The sprint and oly distance I did I got 2nd in my age group, top 10% overall. I love to win, but realize I have a lot of time to become better and “tri” to when them overall.
Never realized the mind-body connection is so tight…If anyone has any good books or resources about how to listen to yourself while training (does this category even exist?), I’d appreciate it. I got “The Bible”, but like the way I train more (ie just go out on a run or bike, then depending how I feel, go hard or easy, or push hard up a hill or tempo stuff, etc…)
Thanks everyone so far…looking forward to more comments!
Never realized the mind-body connection is so tight…If anyone has any good books or resources about how to listen to yourself while training (does this category even exist?), I’d appreciate it. I got “The Bible”, but like the way I train more (ie just go out on a run or bike, then depending how I feel, go hard or easy, or push hard up a hill or tempo stuff, etc…)
Then just give it time. Training by RPE (Rate Perceived Exertion) will develop that sense for you. One thing I did used to do was a lot of self hypnosis/visualization to picture races, events, etc. and that helped immensely, along with a few minutes every day of some simple meditation/calming exercises.
Glad to see you are taking the calorie count back up…a deficit of 500 or so would be good, but really, 4 weeks out from an HIM is not the best time to be trying to lose weight.
As for the pain vs fatigue thing, I think fatigue is a better indicator of when to take a break. Muscle pain is a necessary evil when pushing our body’s…microtears etc. My recommendation is two-fold.
Make sure you are including enough active recovery workouts in your training mix to aid the body in rebuilding after extreme training stresses.
Ice baths…they are great for increasing blood flow to help repair muscles and clear toxins. I started doing them recently on a recommendation from my RMT, and they make a huge difference! I raced this past weekend in a Sprint, went moderately hard but not complete race pace. I did a series of hot bath/cold shower that night, an easy swim and active recovery ride with another ice shower on the Monday, and had a great Tempo run on the Tuesday. I’m in the last week of my build phase, and it was really important to nail that tempo run. I’m pretty certain the ice bath stuffed helped speed up my recovery.
Good luck
Glad to see you are taking the calorie count back up…a deficit of 500 or so would be good, but really, 4 weeks out from an HIM is not the best time to be trying to lose weight.

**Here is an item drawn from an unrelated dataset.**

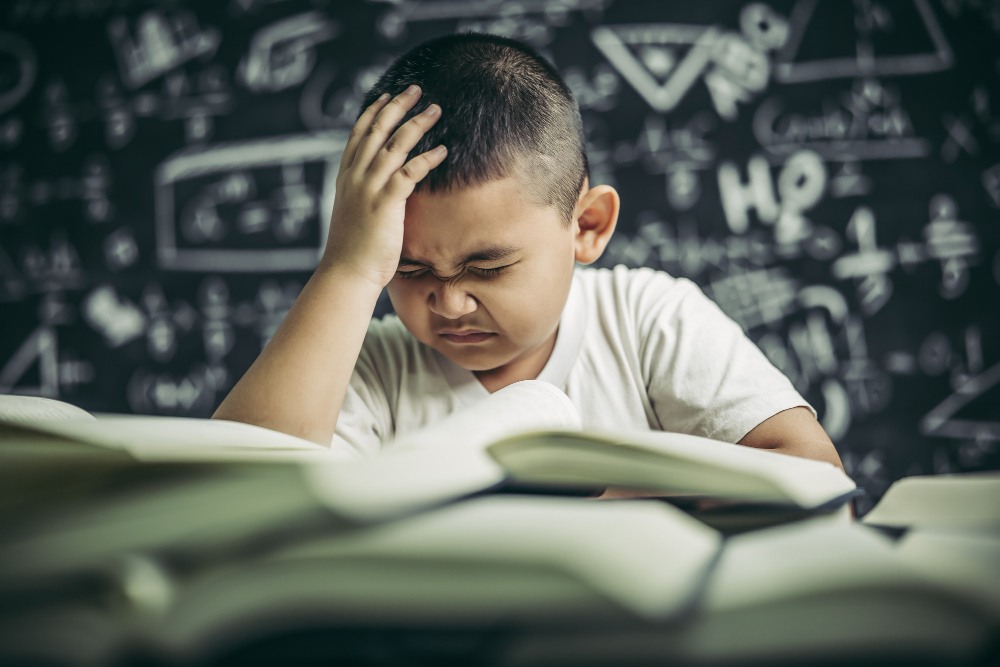 Why Kids Struggle to Stay Consistent with Quran Classes A detailed digital cartoon illustration of a tired young Muslim boy wearing a white t-shirt, resting his head heavily on his arm at a desk next to an open laptop and a green book, looking exhausted during a study session, capturing why kids struggle to stay consistent with quran classes.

And I’ll add one more tidbit that freaks some people out and causes them to be underfueled on race day…
Don’t be surprised to GAIN a couple of pounds in the last couple of weeks before your race. I try to hide my scale for the last two weeks before a HIM or IM. It just drives me nuts to watch my weight move around during the taper.
When I was 21, I was relatively indestructible, too. “Taper” meant laying off the beers right before a big race. Now, I see upping your longest run from 5 mi to 16 mi in about a month and I cringe. Makes my joints hurt just reading that. You may be able to get away with it for awhile, but if you want to stay in the game over the long haul, you gotta resist the temptation to fly too close to the sun all the time. Rest is not only OK, it’s necessary. Old saying is that it’s better to be undertrained than overtrained.